──────── DATA UNDER STUDY

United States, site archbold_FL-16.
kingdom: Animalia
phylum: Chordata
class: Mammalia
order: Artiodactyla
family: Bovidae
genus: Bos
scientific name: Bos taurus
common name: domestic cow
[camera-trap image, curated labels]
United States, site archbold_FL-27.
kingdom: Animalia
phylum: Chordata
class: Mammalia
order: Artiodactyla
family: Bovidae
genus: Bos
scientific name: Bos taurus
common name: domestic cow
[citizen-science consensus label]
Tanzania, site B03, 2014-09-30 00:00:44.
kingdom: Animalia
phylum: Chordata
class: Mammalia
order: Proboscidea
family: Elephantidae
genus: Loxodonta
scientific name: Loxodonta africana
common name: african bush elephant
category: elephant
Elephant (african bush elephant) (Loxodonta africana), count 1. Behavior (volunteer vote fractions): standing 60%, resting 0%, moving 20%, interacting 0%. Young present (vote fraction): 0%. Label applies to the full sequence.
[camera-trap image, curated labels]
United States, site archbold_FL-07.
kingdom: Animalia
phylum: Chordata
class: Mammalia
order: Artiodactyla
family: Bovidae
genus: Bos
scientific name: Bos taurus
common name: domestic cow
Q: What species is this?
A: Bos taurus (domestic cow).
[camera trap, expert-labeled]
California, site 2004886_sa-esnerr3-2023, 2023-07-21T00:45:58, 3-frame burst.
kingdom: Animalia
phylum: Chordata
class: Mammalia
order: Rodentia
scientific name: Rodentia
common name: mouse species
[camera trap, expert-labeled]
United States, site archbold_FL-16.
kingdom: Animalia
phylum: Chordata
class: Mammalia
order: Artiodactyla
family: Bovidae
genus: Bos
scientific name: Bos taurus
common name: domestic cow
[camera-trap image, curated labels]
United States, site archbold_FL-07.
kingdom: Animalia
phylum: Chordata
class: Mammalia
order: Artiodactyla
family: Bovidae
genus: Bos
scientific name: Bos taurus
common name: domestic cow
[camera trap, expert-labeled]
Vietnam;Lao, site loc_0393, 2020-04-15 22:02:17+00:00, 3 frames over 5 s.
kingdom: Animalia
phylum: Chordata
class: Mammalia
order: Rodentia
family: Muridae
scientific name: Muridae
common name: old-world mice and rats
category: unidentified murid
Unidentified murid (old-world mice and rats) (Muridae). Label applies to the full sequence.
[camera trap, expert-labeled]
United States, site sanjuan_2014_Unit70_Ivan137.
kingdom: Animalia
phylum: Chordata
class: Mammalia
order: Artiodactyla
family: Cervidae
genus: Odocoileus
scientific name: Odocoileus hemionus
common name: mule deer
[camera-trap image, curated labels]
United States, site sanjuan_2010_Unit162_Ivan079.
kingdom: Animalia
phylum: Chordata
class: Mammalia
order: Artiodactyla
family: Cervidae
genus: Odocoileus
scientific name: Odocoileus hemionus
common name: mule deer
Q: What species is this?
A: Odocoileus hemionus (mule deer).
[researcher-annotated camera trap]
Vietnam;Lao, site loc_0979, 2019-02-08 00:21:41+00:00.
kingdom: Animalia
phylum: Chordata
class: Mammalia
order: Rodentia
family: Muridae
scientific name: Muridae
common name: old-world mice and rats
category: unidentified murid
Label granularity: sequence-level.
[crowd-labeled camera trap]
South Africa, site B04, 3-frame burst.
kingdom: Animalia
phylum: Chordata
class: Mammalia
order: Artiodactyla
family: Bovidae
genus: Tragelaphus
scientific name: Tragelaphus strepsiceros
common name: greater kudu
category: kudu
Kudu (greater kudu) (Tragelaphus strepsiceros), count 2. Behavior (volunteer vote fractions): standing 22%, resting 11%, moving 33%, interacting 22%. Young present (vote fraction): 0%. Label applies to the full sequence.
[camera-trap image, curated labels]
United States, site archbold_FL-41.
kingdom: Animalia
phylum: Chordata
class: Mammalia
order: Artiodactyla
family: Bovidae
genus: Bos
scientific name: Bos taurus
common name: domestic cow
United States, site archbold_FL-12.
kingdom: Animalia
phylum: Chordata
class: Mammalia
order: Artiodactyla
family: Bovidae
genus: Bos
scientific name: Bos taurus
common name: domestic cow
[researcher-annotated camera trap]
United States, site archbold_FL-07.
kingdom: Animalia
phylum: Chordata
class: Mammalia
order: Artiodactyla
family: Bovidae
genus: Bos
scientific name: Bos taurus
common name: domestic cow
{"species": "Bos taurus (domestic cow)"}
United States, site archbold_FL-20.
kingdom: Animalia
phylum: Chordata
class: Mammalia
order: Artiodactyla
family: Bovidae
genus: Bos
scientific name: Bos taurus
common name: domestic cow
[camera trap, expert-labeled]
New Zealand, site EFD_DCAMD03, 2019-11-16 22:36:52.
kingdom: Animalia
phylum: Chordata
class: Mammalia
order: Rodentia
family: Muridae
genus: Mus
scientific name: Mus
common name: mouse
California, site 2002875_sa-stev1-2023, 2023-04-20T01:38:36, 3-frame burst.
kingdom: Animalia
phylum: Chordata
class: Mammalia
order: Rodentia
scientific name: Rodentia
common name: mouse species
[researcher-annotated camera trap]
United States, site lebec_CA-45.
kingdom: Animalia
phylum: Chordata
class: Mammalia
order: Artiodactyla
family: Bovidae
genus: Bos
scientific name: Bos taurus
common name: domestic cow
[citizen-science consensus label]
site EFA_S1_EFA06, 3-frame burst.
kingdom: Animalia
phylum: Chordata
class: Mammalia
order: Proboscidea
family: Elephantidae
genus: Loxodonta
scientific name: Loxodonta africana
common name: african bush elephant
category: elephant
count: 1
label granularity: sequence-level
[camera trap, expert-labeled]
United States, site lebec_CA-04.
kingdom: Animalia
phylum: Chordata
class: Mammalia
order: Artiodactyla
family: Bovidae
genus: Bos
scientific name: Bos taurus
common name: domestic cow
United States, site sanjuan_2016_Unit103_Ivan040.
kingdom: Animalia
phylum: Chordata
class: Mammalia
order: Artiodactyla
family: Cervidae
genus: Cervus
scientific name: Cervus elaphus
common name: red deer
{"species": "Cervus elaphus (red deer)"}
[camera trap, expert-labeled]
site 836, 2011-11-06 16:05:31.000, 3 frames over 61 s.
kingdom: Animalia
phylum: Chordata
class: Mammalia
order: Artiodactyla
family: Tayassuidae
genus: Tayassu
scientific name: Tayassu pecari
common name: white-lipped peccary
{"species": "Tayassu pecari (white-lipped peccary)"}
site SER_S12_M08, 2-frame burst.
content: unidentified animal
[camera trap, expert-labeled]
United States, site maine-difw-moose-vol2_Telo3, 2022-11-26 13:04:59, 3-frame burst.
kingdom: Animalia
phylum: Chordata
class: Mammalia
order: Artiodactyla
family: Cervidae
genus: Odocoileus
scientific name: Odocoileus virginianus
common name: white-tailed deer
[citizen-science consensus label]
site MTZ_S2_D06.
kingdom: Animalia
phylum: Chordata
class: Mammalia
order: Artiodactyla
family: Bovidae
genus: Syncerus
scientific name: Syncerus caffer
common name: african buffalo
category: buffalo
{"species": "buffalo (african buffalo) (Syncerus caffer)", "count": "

────────────────

- _WORK INSTRUCTIONS_: All records above are to be printed exactly, with nothing omitted.

- _ANSWER FOR THIS EXERCISE_:
United States, site archbold_FL-16.
kingdom: Animalia
phylum: Chordata
class: Mammalia
order: Artiodactyla
family: Bovidae
genus: Bos
scientific name: Bos taurus
common name: domestic cow
[camera-trap image, curated labels]
United States, site archbold_FL-27.
kingdom: Animalia
phylum: Chordata
class: Mammalia
order: Artiodactyla
family: Bovidae
genus: Bos
scientific name: Bos taurus
common name: domestic cow
[citizen-science consensus label]
Tanzania, site B03, 2014-09-30 00:00:44.
kingdom: Animalia
phylum: Chordata
class: Mammalia
order: Proboscidea
family: Elephantidae
genus: Loxodonta
scientific name: Loxodonta africana
common name: african bush elephant
category: elephant
Elephant (african bush elephant) (Loxodonta africana), count 1. Behavior (volunteer vote fractions): standing 60%, resting 0%, moving 20%, interacting 0%. Young present (vote fraction): 0%. Label applies to the full sequence.
[camera-trap image, curated labels]
United States, site archbold_FL-07.
kingdom: Animalia
phylum: Chordata
class: Mammalia
order: Artiodactyla
family: Bovidae
genus: Bos
scientific name: Bos taurus
common name: domestic cow
Q: What species is this?
A: Bos taurus (domestic cow).
[camera trap, expert-labeled]
California, site 2004886_sa-esnerr3-2023, 2023-07-21T00:45:58, 3-frame burst.
kingdom: Animalia
phylum: Chordata
class: Mammalia
order: Rodentia
scientific name: Rodentia
common name: mouse species
[camera trap, expert-labeled]
United States, site archbold_FL-16.
kingdom: Animalia
phylum: Chordata
class: Mammalia
order: Artiodactyla
family: Bovidae
genus: Bos
scientific name: Bos taurus
common name: domestic cow
[camera-trap image, curated labels]
United States, site archbold_FL-07.
kingdom: Animalia
phylum: Chordata
class: Mammalia
order: Artiodactyla
family: Bovidae
genus: Bos
scientific name: Bos taurus
common name: domestic cow
[camera trap, expert-labeled]
Vietnam;Lao, site loc_0393, 2020-04-15 22:02:17+00:00, 3 frames over 5 s.
kingdom: Animalia
phylum: Chordata
class: Mammalia
order: Rodentia
family: Muridae
scientific name: Muridae
common name: old-world mice and rats
category: unidentified murid
Unidentified murid (old-world mice and rats) (Muridae). Label applies to the full sequence.
[camera trap, expert-labeled]
United States, site sanjuan_2014_Unit70_Ivan137.
kingdom: Animalia
phylum: Chordata
class: Mammalia
order: Artiodactyla
family: Cervidae
genus: Odocoileus
scientific name: Odocoileus hemionus
common name: mule deer
[camera-trap image, curated labels]
United States, site sanjuan_2010_Unit162_Ivan079.
kingdom: Animalia
phylum: Chordata
class: Mammalia
order: Artiodactyla
family: Cervidae
genus: Odocoileus
scientific name: Odocoileus hemionus
common name: mule deer
Q: What species is this?
A: Odocoileus hemionus (mule deer).
[researcher-annotated camera trap]
Vietnam;Lao, site loc_0979, 2019-02-08 00:21:41+00:00.
kingdom: Animalia
phylum: Chordata
class: Mammalia
order: Rodentia
family: Muridae
scientific name: Muridae
common name: old-world mice and rats
category: unidentified murid
Label granularity: sequence-level.
[crowd-labeled camera trap]
South Africa, site B04, 3-frame burst.
kingdom: Animalia
phylum: Chordata
class: Mammalia
order: Artiodactyla
family: Bovidae
genus: Tragelaphus
scientific name: Tragelaphus strepsiceros
common name: greater kudu
category: kudu
Kudu (greater kudu) (Tragelaphus strepsiceros), count 2. Behavior (volunteer vote fractions): standing 22%, resting 11%, moving 33%, interacting 22%. Young present (vote fraction): 0%. Label applies to the full sequence.
[camera-trap image, curated labels]
United States, site archbold_FL-41.
kingdom: Animalia
phylum: Chordata
class: Mammalia
order: Artiodactyla
family: Bovidae
genus: Bos
scientific name: Bos taurus
common name: domestic cow
United States, site archbold_FL-12.
kingdom: Animalia
phylum: Chordata
class: Mammalia
order: Artiodactyla
family: Bovidae
genus: Bos
scientific name: Bos taurus
common name: domestic cow
[researcher-annotated camera trap]
United States, site archbold_FL-07.
kingdom: Animalia
phylum: Chordata
class: Mammalia
order: Artiodactyla
family: Bovidae
genus: Bos
scientific name: Bos taurus
common name: domestic cow
{"species": "Bos taurus (domestic cow)"}
United States, site archbold_FL-20.
kingdom: Animalia
phylum: Chordata
class: Mammalia
order: Artiodactyla
family: Bovidae
genus: Bos
scientific name: Bos taurus
common name: domestic cow
[camera trap, expert-labeled]
New Zealand, site EFD_DCAMD03, 2019-11-16 22:36:52.
kingdom: Animalia
phylum: Chordata
class: Mammalia
order: Rodentia
family: Muridae
genus: Mus
scientific name: Mus
common name: mouse
California, site 2002875_sa-stev1-2023, 2023-04-20T01:38:36, 3-frame burst.
kingdom: Animalia
phylum: Chordata
class: Mammalia
order: Rodentia
scientific name: Rodentia
common name: mouse species
[researcher-annotated camera trap]
United States, site lebec_CA-45.
kingdom: Animalia
phylum: Chordata
class: Mammalia
order: Artiodactyla
family: Bovidae
genus: Bos
scientific name: Bos taurus
common name: domestic cow
[citizen-science consensus label]
site EFA_S1_EFA06, 3-frame burst.
kingdom: Animalia
phylum: Chordata
class: Mammalia
order: Proboscidea
family: Elephantidae
genus: Loxodonta
scientific name: Loxodonta africana
common name: african bush elephant
category: elephant
count: 1
label granularity: sequence-level
[camera trap, expert-labeled]
United States, site lebec_CA-04.
kingdom: Animalia
phylum: Chordata
class: Mammalia
order: Artiodactyla
family: Bovidae
genus: Bos
scientific name: Bos taurus
common name: domestic cow
United States, site sanjuan_2016_Unit103_Ivan040.
kingdom: Animalia
phylum: Chordata
class: Mammalia
order: Artiodactyla
family: Cervidae
genus: Cervus
scientific name: Cervus elaphus
common name: red deer
{"species": "Cervus elaphus (red deer)"}
[camera trap, expert-labeled]
site 836, 2011-11-06 16:05:31.000, 3 frames over 61 s.
kingdom: Animalia
phylum: Chordata
class: Mammalia
order: Artiodactyla
family: Tayassuidae
genus: Tayassu
scientific name: Tayassu pecari
common name: white-lipped peccary
{"species": "Tayassu pecari (white-lipped peccary)"}
site SER_S12_M08, 2-frame burst.
content: unidentified animal
[camera trap, expert-labeled]
United States, site maine-difw-moose-vol2_Telo3, 2022-11-26 13:04:59, 3-frame burst.
kingdom: Animalia
phylum: Chordata
class: Mammalia
order: Artiodactyla
family: Cervidae
genus: Odocoileus
scientific name: Odocoileus virginianus
common name: white-tailed deer
[citizen-science consensus label]
site MTZ_S2_D06.
kingdom: Animalia
phylum: Chordata
class: Mammalia
order: Artiodactyla
family: Bovidae
genus: Syncerus
scientific name: Syncerus caffer
common name: african buffalo
category: buffalo
{"species": "buffalo (african buffalo) (Syncerus caffer)", "count": "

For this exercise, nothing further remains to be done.